Back to School: AMA Educates on End-of-Life Issues

The American Medical Association in Chicago recently launched two initiatives to better prepare clinicians to help patients with life-threatening illnesses. The first, Elements of Quality Care for Patients in the Last Phase of Life, is a list of eight principles that any patient facing death should be able to expect from physicians, health care, and the community. "We are setting a standard for what constitutes good patient care," says Linda Emanuel, MD, PhD, the AMA's vice president for ethics. "Furthermore, this educates patients as to the quality of care they can rightfully expect when faced with death."

The eight elements are:

The opportunity to discuss and plan for end-of-life care. This should include: the opportunity to discuss scenarios and treatment preferences with the physician and health care proxy, the chance for discussion with others, the chance to make a formal "living will" and proxy designation, and help with filing these documents in such a way that they are likely to be available and useful when needed.

Trustworthy assurance that the physical and mental suffering will be carefully attended to and comfort measures intently secured. Physicians should be skilled in the detection and management of terminal symptoms, such as pain, fatigue, and depression and able to obtain the assistance of specialty colleagues when needed.

Trustworthy assurance that preferences for withholding or withdrawing life-sustaining intervention will be honored. Whether the intervention is less complex (such as antibiotics or artificial nutrition and hydration) or complex and more invasive (such as dialysis or mechanical respiration), and whether the situation involves imminent or more distant dying, patients' preferences for withholding or withdrawing intervention should be honored in accordance with their legally and ethically established rights.

Trustworthy assurance that there will be no abandonment by the physician. Patients should be able to trust that their physician will continue to care for them when they are dying. If a physician must transfer the patient in order to provide quality care, that physician should make every reasonable effort to continue to visit the patient regularly, and institutional systems should try to accommodate this.

Trustworthy assurance that their dignity will be a priority. Patients should be treated in a dignified and respectful manner at all times.

Trustworthy assurance that the burden to family and others will be minimized. Patients should be able to expect sufficient medical resources and community support, such as palliative care, hospice, or home care, so the burden of illness need not overwhelm caring relationships.

Attention to the personal goals of the dying person. Patients should be able to trust that their personal goals will have reasonable priority whether it be to communicate with family and friends, to attend to spiritual needs, to take one last trip, to finish a major unfinished task in life, or to die at home or at another place of personal meaning.

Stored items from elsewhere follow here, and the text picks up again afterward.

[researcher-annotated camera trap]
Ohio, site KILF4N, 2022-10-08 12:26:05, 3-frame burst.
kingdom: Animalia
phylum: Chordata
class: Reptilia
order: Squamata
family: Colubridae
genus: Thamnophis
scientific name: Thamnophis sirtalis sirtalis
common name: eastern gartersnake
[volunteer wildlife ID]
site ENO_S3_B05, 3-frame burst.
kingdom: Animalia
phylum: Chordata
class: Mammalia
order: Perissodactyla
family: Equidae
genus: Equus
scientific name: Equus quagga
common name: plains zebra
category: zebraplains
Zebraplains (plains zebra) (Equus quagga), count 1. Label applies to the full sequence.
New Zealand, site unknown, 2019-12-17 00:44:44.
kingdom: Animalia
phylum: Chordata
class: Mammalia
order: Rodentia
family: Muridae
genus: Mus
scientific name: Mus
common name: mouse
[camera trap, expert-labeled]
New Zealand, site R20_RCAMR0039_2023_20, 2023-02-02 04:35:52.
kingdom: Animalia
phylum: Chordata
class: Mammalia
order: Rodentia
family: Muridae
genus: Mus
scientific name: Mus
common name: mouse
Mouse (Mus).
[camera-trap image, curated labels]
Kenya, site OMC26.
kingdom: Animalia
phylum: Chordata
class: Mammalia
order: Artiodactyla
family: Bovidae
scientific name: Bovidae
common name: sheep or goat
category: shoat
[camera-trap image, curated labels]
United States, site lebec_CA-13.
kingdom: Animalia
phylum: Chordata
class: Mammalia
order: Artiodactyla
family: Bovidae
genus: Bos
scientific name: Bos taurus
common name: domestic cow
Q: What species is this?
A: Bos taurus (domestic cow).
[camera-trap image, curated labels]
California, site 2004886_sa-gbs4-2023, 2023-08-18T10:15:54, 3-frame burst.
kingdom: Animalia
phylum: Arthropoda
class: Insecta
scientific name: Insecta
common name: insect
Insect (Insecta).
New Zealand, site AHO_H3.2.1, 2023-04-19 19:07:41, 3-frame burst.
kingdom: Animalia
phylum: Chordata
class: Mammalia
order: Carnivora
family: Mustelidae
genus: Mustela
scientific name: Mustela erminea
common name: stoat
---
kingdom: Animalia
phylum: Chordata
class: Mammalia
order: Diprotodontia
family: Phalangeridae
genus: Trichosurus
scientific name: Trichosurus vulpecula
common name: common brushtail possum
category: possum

Trustworthy assurance that care providers will assist the bereaved through early stages of mourning and adjustment. Patients and their loved ones should be able to trust that some support will continue after bereavement. This may be by supportive gestures, such as a bereavement letter, and appropriate referral for care of the increased physical and mental health needs of the recently widowed.

The second initiative supports the first by providing a comprehensive educational program for physicians on end-of-life issues. The goal of Education for Physicians in End of Life Care (EPEC) is to use a train-the-trainer format to reach all practicing physicians in the country within two years. EPEC will be unveiled at a May conference for hospital CEOs, managed care executives, and physicians leaders, followed by a series of two-day workshops in Chicago, Boston, Phoenix, and Atlanta on how to:

    conduct advanced care planning discussions;

    manage new diagnosis of terminal illness;

    assess symptoms of life- threatening conditions;

    manage symptoms of terminal conditions;

    make decisions about life-sustaining treatment;

    manage imminent dying and aftercare;

    handle prognostic uncertainty;

    respond to requests for physician-assisted suicide.